- Directed by: Renato Castellani
- Screenplay by: Renato Castellani
- Based on: The Brigand by Giuseppe Berto
- Produced by: Angelo Rizzoli
- Starring: Adelmo Di Fraia Serena Vergano
- Cinematography: Armando Nannuzzi
- Edited by: Jolanda Benvenuti
- Music by: Nino Rota
- Release date: 1961;
- Country: Italy
- Language: Italian

= The Brigand (1961 film) =

1961 drama film

The Brigand (Il brigante) is a 1961 Italian historical drama film written and directed by Renato Castellani. It premiered in competition at the 22nd edition of the Venice Film Festival.

== Cast ==
- Adelmo Di Fraia as Michele Rende
- Serena Vergano as Miliella Stigliano
- Francesco Seminario as Nino Stigliano
- Mario Ierardi as Pataro
- Anna Filippini as Giulia Ricadi
- Giovanni Basile as Fimiani
- Renato Terra as Carmelo
- Elena Sestito as Nino's Mother
- Angela Sirianni as Nino's Grandmother

==Production==
The film was produced by Cineriz with a budged of 98 millions lire.
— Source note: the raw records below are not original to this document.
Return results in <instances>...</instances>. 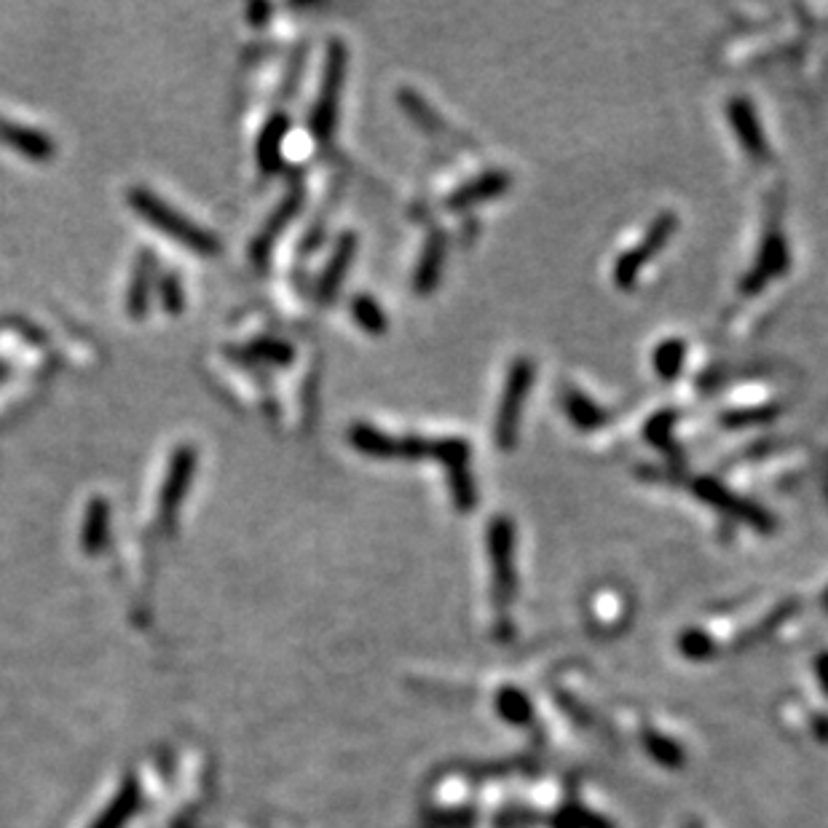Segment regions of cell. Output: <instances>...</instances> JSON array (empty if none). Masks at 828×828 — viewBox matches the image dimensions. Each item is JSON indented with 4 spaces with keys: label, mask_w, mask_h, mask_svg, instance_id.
I'll list each match as a JSON object with an SVG mask.
<instances>
[{
    "label": "cell",
    "mask_w": 828,
    "mask_h": 828,
    "mask_svg": "<svg viewBox=\"0 0 828 828\" xmlns=\"http://www.w3.org/2000/svg\"><path fill=\"white\" fill-rule=\"evenodd\" d=\"M0 140L19 148L30 159H51V153H54V143L46 134L14 124V121H3V118H0Z\"/></svg>",
    "instance_id": "6"
},
{
    "label": "cell",
    "mask_w": 828,
    "mask_h": 828,
    "mask_svg": "<svg viewBox=\"0 0 828 828\" xmlns=\"http://www.w3.org/2000/svg\"><path fill=\"white\" fill-rule=\"evenodd\" d=\"M352 255H354V236L346 234L341 239V244H338V250H335L330 266L325 268L322 282H319V295H322L325 301L335 293V290H338V287H341V279H343V274H346V266H349Z\"/></svg>",
    "instance_id": "9"
},
{
    "label": "cell",
    "mask_w": 828,
    "mask_h": 828,
    "mask_svg": "<svg viewBox=\"0 0 828 828\" xmlns=\"http://www.w3.org/2000/svg\"><path fill=\"white\" fill-rule=\"evenodd\" d=\"M507 185V180L504 177H496V175H486L480 177L472 188H464V191L453 199V204H469V201H477V199H486V196H494V193H499Z\"/></svg>",
    "instance_id": "13"
},
{
    "label": "cell",
    "mask_w": 828,
    "mask_h": 828,
    "mask_svg": "<svg viewBox=\"0 0 828 828\" xmlns=\"http://www.w3.org/2000/svg\"><path fill=\"white\" fill-rule=\"evenodd\" d=\"M673 228H676V218H673V215H662L660 220H654V226L649 228V234H646L644 242L638 244V247H633V250H630L628 255L617 263V268H614V282H617L619 287L633 285L638 271L646 266V260L652 258L654 252L660 250L662 244L668 242V236L673 234Z\"/></svg>",
    "instance_id": "4"
},
{
    "label": "cell",
    "mask_w": 828,
    "mask_h": 828,
    "mask_svg": "<svg viewBox=\"0 0 828 828\" xmlns=\"http://www.w3.org/2000/svg\"><path fill=\"white\" fill-rule=\"evenodd\" d=\"M193 469H196V451L191 445H180L172 456V464H169L167 480H164V488H161V512L164 518H172V512L180 504L183 494L191 486Z\"/></svg>",
    "instance_id": "5"
},
{
    "label": "cell",
    "mask_w": 828,
    "mask_h": 828,
    "mask_svg": "<svg viewBox=\"0 0 828 828\" xmlns=\"http://www.w3.org/2000/svg\"><path fill=\"white\" fill-rule=\"evenodd\" d=\"M151 274H153V258L151 252H143L140 260H137V268H134V279L132 287H129V301H126V309L132 317H143L145 309H148V295H151Z\"/></svg>",
    "instance_id": "8"
},
{
    "label": "cell",
    "mask_w": 828,
    "mask_h": 828,
    "mask_svg": "<svg viewBox=\"0 0 828 828\" xmlns=\"http://www.w3.org/2000/svg\"><path fill=\"white\" fill-rule=\"evenodd\" d=\"M684 357V346H678L676 341H670L662 346L660 352H657V370H662L665 376H673L676 373V362Z\"/></svg>",
    "instance_id": "16"
},
{
    "label": "cell",
    "mask_w": 828,
    "mask_h": 828,
    "mask_svg": "<svg viewBox=\"0 0 828 828\" xmlns=\"http://www.w3.org/2000/svg\"><path fill=\"white\" fill-rule=\"evenodd\" d=\"M159 287H161V298H164L167 311H172V314L183 311V287H180V282H177L175 276L172 274L164 276V279L159 282Z\"/></svg>",
    "instance_id": "15"
},
{
    "label": "cell",
    "mask_w": 828,
    "mask_h": 828,
    "mask_svg": "<svg viewBox=\"0 0 828 828\" xmlns=\"http://www.w3.org/2000/svg\"><path fill=\"white\" fill-rule=\"evenodd\" d=\"M268 11V6H255V9H250V19L252 22H258V17H263Z\"/></svg>",
    "instance_id": "17"
},
{
    "label": "cell",
    "mask_w": 828,
    "mask_h": 828,
    "mask_svg": "<svg viewBox=\"0 0 828 828\" xmlns=\"http://www.w3.org/2000/svg\"><path fill=\"white\" fill-rule=\"evenodd\" d=\"M244 357L247 360H260V362H274V365H285V362L293 360V349L282 341H255L244 349Z\"/></svg>",
    "instance_id": "11"
},
{
    "label": "cell",
    "mask_w": 828,
    "mask_h": 828,
    "mask_svg": "<svg viewBox=\"0 0 828 828\" xmlns=\"http://www.w3.org/2000/svg\"><path fill=\"white\" fill-rule=\"evenodd\" d=\"M343 70H346V49L341 46V41H333L330 54H327L325 84L319 92L317 108L311 113V132L317 134L319 140H325L333 132L335 116H338V100H341Z\"/></svg>",
    "instance_id": "2"
},
{
    "label": "cell",
    "mask_w": 828,
    "mask_h": 828,
    "mask_svg": "<svg viewBox=\"0 0 828 828\" xmlns=\"http://www.w3.org/2000/svg\"><path fill=\"white\" fill-rule=\"evenodd\" d=\"M105 528H108V502L94 499L89 504V518H86V542L94 547L105 536Z\"/></svg>",
    "instance_id": "14"
},
{
    "label": "cell",
    "mask_w": 828,
    "mask_h": 828,
    "mask_svg": "<svg viewBox=\"0 0 828 828\" xmlns=\"http://www.w3.org/2000/svg\"><path fill=\"white\" fill-rule=\"evenodd\" d=\"M287 118L285 116H274L266 124V129L260 132L258 140V164L263 172H274L279 167V148H282V140L287 134Z\"/></svg>",
    "instance_id": "7"
},
{
    "label": "cell",
    "mask_w": 828,
    "mask_h": 828,
    "mask_svg": "<svg viewBox=\"0 0 828 828\" xmlns=\"http://www.w3.org/2000/svg\"><path fill=\"white\" fill-rule=\"evenodd\" d=\"M129 204H132L134 210L140 212L148 223H153L159 231L169 234L172 239H177V242L188 244L191 250L204 252V255L218 252V239H215L210 231H204V228L191 223V220H185L180 212L172 210L169 204H164V201H161L156 193L148 191V188H132V191H129Z\"/></svg>",
    "instance_id": "1"
},
{
    "label": "cell",
    "mask_w": 828,
    "mask_h": 828,
    "mask_svg": "<svg viewBox=\"0 0 828 828\" xmlns=\"http://www.w3.org/2000/svg\"><path fill=\"white\" fill-rule=\"evenodd\" d=\"M352 311L354 317H357V322H360L365 330H370V333H381L386 327L384 311H381V306H378L373 298H368V295H357L352 301Z\"/></svg>",
    "instance_id": "12"
},
{
    "label": "cell",
    "mask_w": 828,
    "mask_h": 828,
    "mask_svg": "<svg viewBox=\"0 0 828 828\" xmlns=\"http://www.w3.org/2000/svg\"><path fill=\"white\" fill-rule=\"evenodd\" d=\"M732 121H735L737 126V134H740V140L745 143V148L753 153V156H767V151H764V140H762V132H759V126H756V118H753V110L748 102H735L732 105Z\"/></svg>",
    "instance_id": "10"
},
{
    "label": "cell",
    "mask_w": 828,
    "mask_h": 828,
    "mask_svg": "<svg viewBox=\"0 0 828 828\" xmlns=\"http://www.w3.org/2000/svg\"><path fill=\"white\" fill-rule=\"evenodd\" d=\"M531 378H534V365H528L526 360H520L512 368L510 381H507V392H504L502 400V410H499V419H496V440H499L502 448H510L515 443L520 405H523V397H526L528 386H531Z\"/></svg>",
    "instance_id": "3"
}]
</instances>
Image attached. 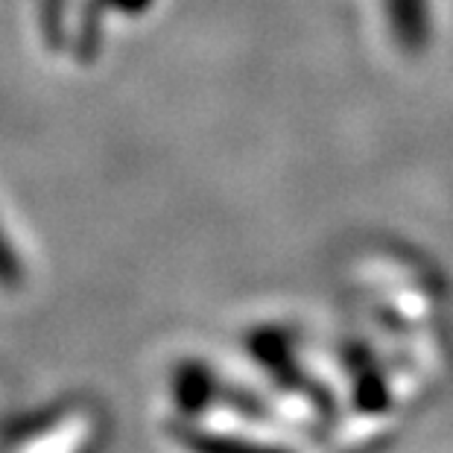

It is based on the 1951 historical novel The Brigand by Giuseppe Berto. After a pre-production of over a year, it was shot in 10 months in Calabria. The cast mostly consisted on non-professional actors, the majority of whom recruited directly on location. In its original cut, it run about 3 and a half hour.

==Release==
The film had its premiere at the 22nd Venice International Film Festival, in the main competition section, winning the FIPRESCI prize.

==Reception==
Gian Luigi Rondi wrote: "The story finds in him a careful and accurate narrator, now polemical, now inspired, not always able, however, to impose a harmonious unity on the narration nor to keep the often epic atmosphere of the film clear of certain errors of taste and style, certain dramatic novelties which smack not so much of exasperation as of mere exaggeration".